Continue the article about classical music thriving among poor young people outside Western Europe and North America, starting right after its last sentence.

- SOURCE DOCUMENT -
--*--

By Jacob Stockinger
One of the most interesting stories I heard about classical music in 2012 points yet again to a curious paradox.
Even while many First World audiences, as well as school programs, in Western Europe and North America seem to be turning their backs on classical music, that same classical music is thriving and blossoming in South America and Asia, and even in Africa (below is a double bass player in the Kinshasa Symphony).
Curiously, the greatest success often seems to come from the most unlikely source: The poor and undereducated young people and students, plus their families and friends, for whom the music takes on even more personal and cultural or social meaning.
One example is Gustavo Dudamel (below), the fiery and charismatic superstar conductor of the Los Angeles Philharmonic Gustavo Dudamel and “el sistema” in Venezuela, which trained him and gets countless young people into making classical music.
You may remember that on Christmas Day I touched on this same theme with a very moving video of poor young in Paraguay who are featured in the upcoming documentary “Landfill Harmonic” about poor students who recycle trash into instruments of musical beauty.

--*--

- RAW DATA -
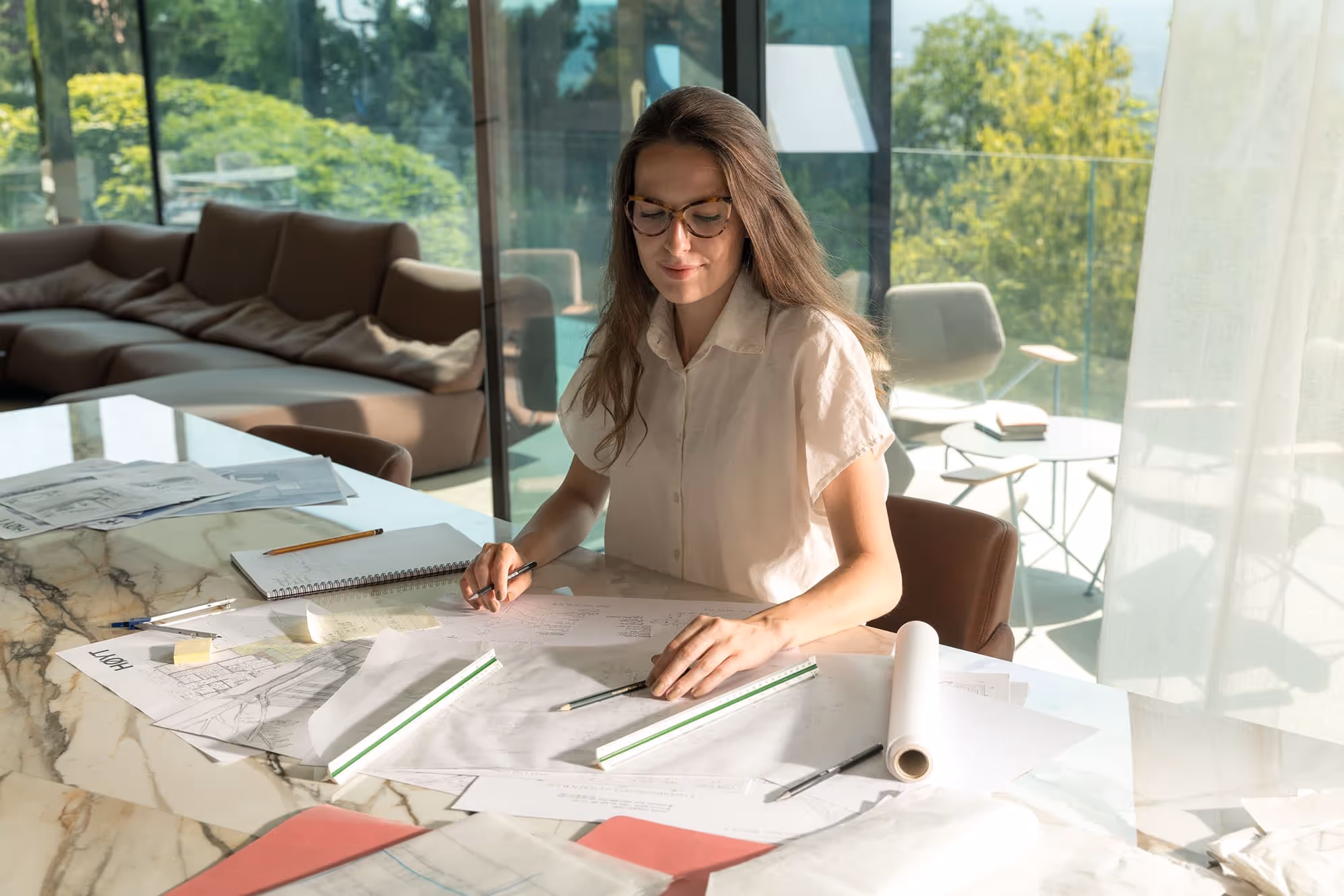 Žena v brýlích pracující u stolu s architektonickými plány a náčrty v moderní světlé místnosti s výhledem na zeleň.
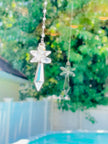 A clear crystal angel casting sparkles and reflection in a bright window. 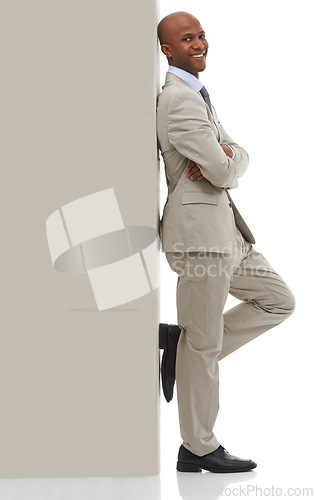 Image of Happy businessman, portrait and leaning on wall with arm crossed in confidence on a white studio background. Young black man or professional employee smile in business fashion or suit on mockup space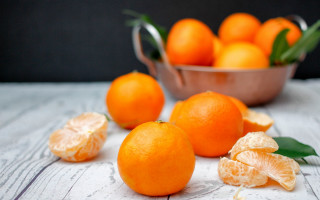 Bowl oranges tangerines leaves still - a table top free wallpaper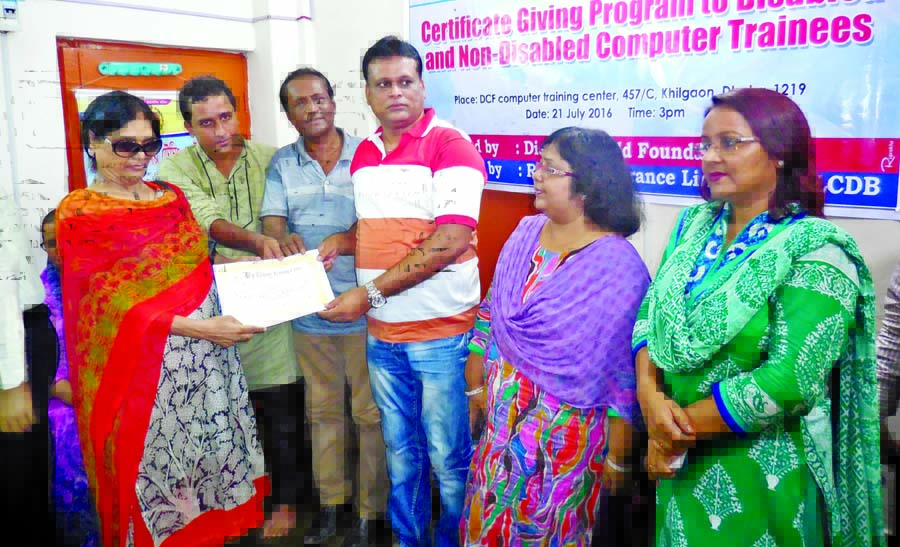Participants at the computer training certificates distribution programme organised by the Disabled Child Foundation at its computer training center in the city on Thursday.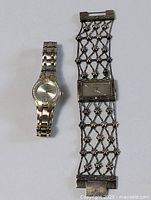 Photo showing two women's watches side by side on a white background; left is a silver-tone round-faced watch with linked bracelet, right is a rectangular-faced watch with an open lattice metal bracelet.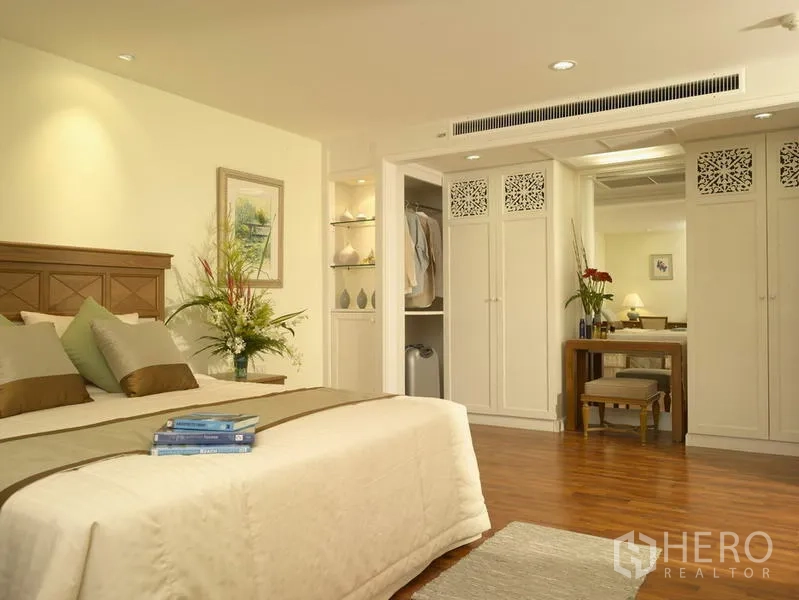 Apartment for rent in Bang Rak, Bangkok - Master bedroom angle with built-in wardrobes, dressing table and walk-in closet on wood flooring.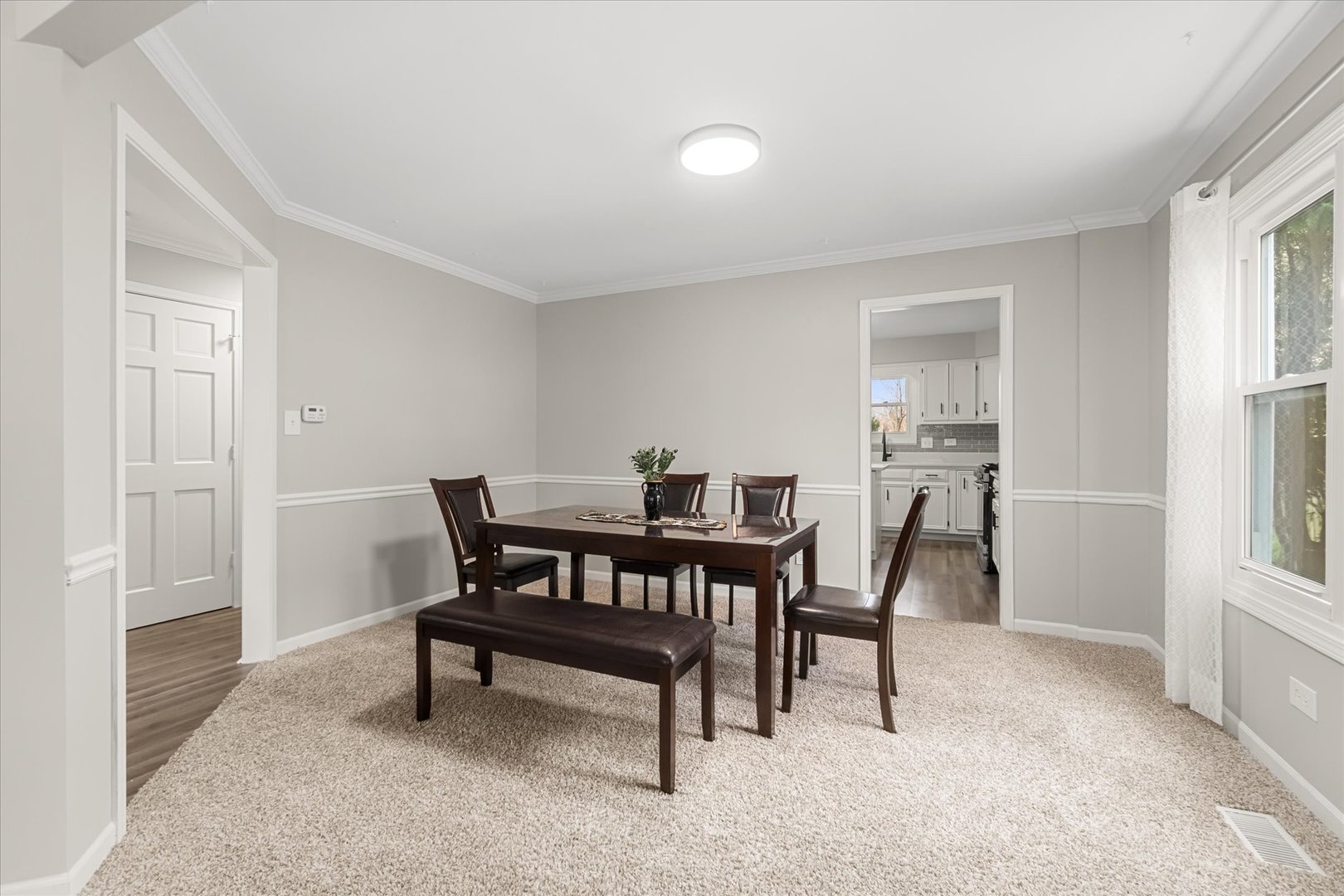 1763 Frost Lane Naperville, IL 60564 - Photo 13 of 46 a dining room with furniture and window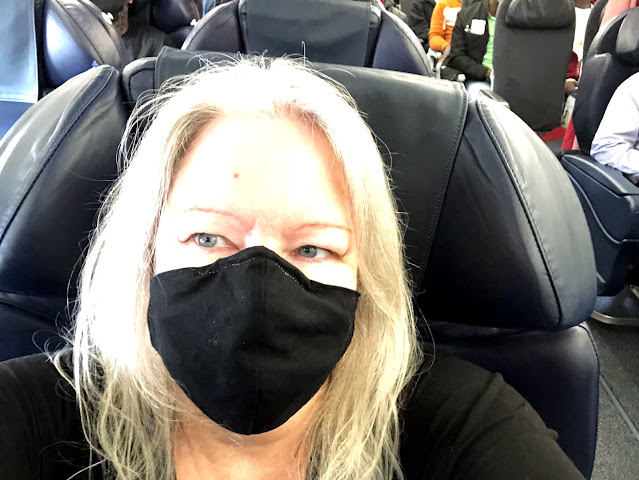 A woman wearing a black mask. She has long light hair, and is sitting in a business class seat.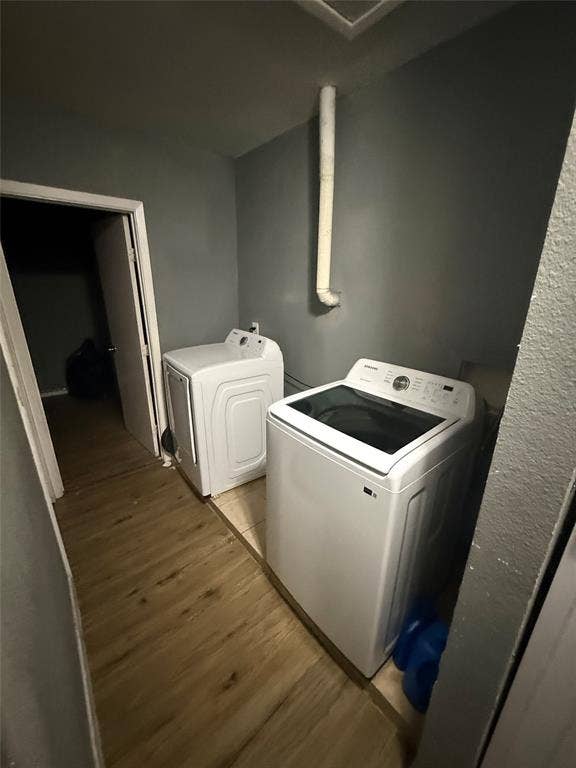 6036 Harrison Way, Watauga, TX 76148 Laundry room with light wood finished floors and washing machine and clothes dryer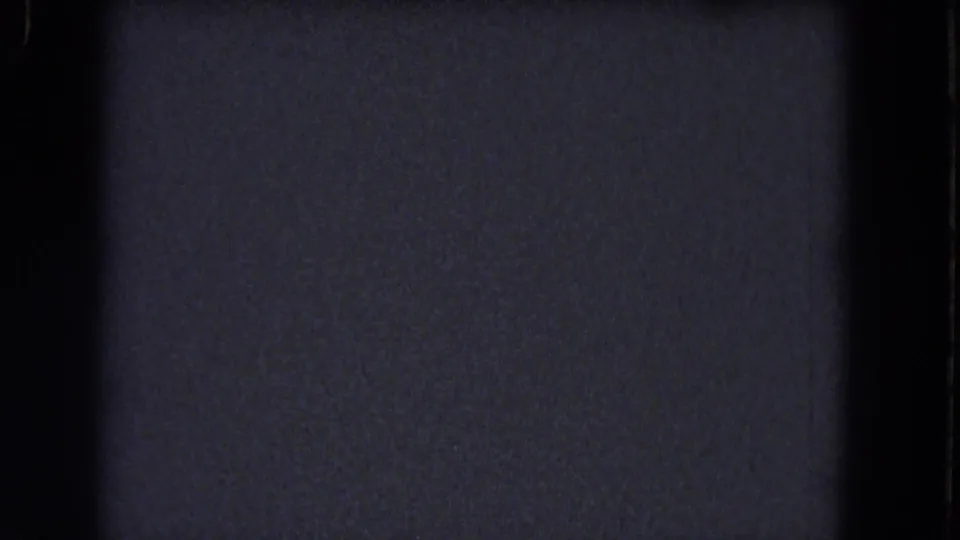 Dim blue-gray 8mm frame from the 1964 Niagara Falls reel with dark gate edging, grain, and faint surface scratches.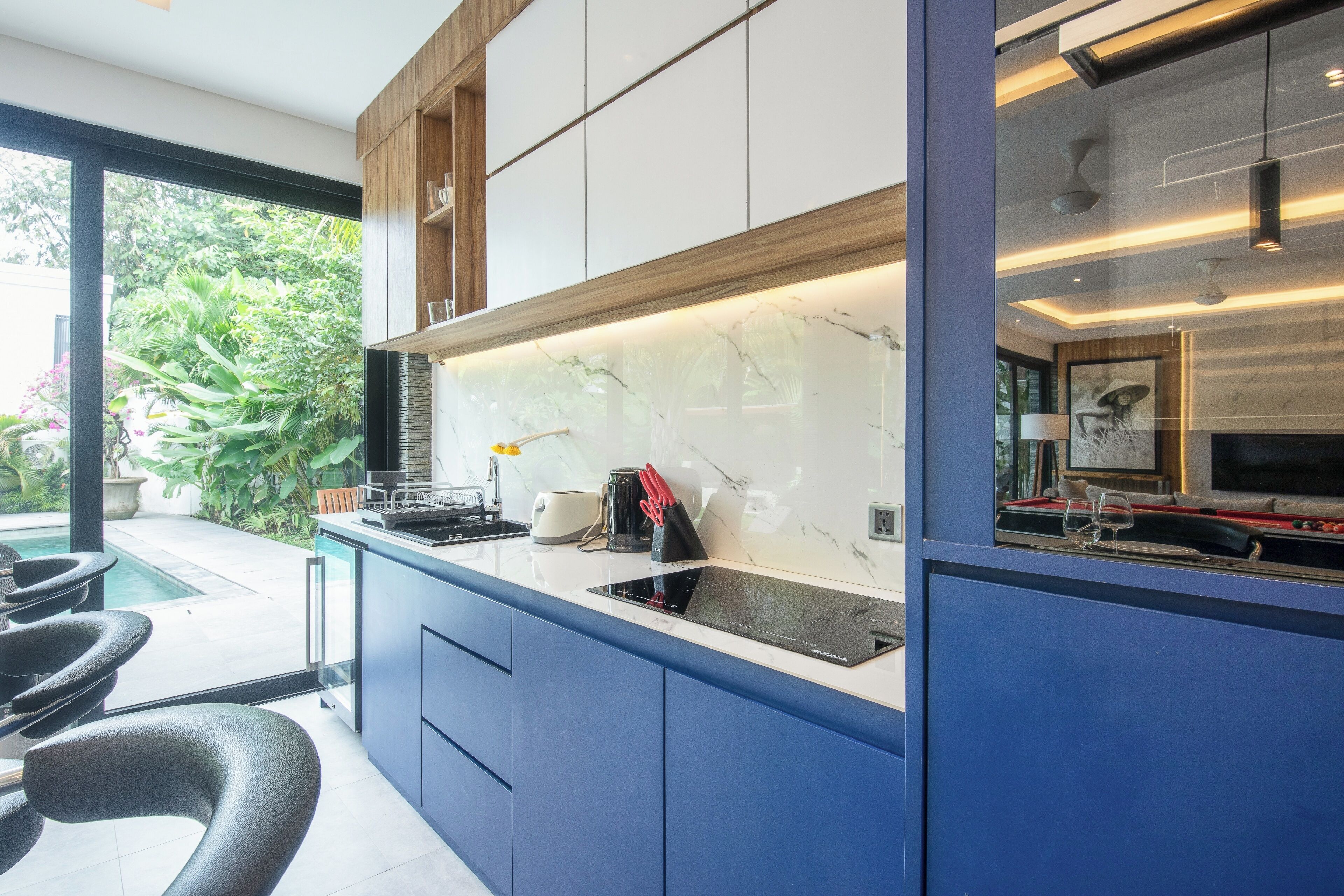 A modern kitchen with a marble countertop, built-in cabinets, and a glass door leading to a pool area.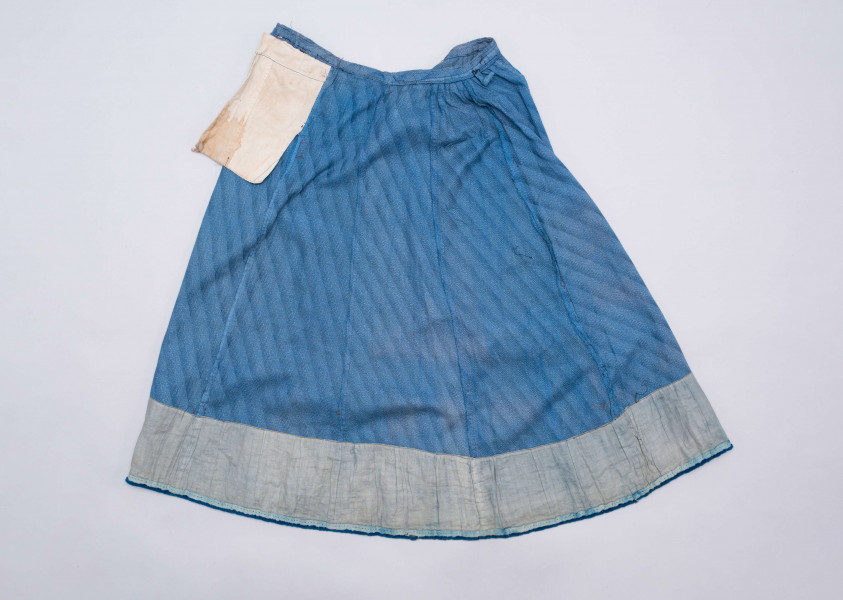 E/189/MRK/ML - Spódnica ze szczoteczką koloru niebieskiego. Obwód w pasie 72 cm. Obwód spódnicy u dołu 223 cm, od spodu obszyta niebieską szczoteczką. Z przodu wiązana na 2 sznurki.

--*--

- EXERCISE RESULT -
Here is a link to that posting:
https://welltempered.wordpress.com/2012/12/25/
And here is a link to the story, which aired on NPR in which Leonard Bernstein protégée and conductor Marin Alsop, who leads both the Baltimore Symphony Orchestra and the Sao Paulo Orchestra in Brazil, discusses her exhilarating experience south of the border.
Those experiences include an outdoors concert for 20,000 (below) and taking the first South American orchestra ever invited to the famed British Proms concerts, where the crowds went wild. (At bottom is a YouTube video of Alsop and the Sao Paulo Orchestra playing encores at the 2012 Proms in Britain.)
Such beauty, meaning and enthusiasm are indeed contagious. Let us hope 2013 brings more of that same energy and devotion to beautiful music and a lifelong appreciation of it right here!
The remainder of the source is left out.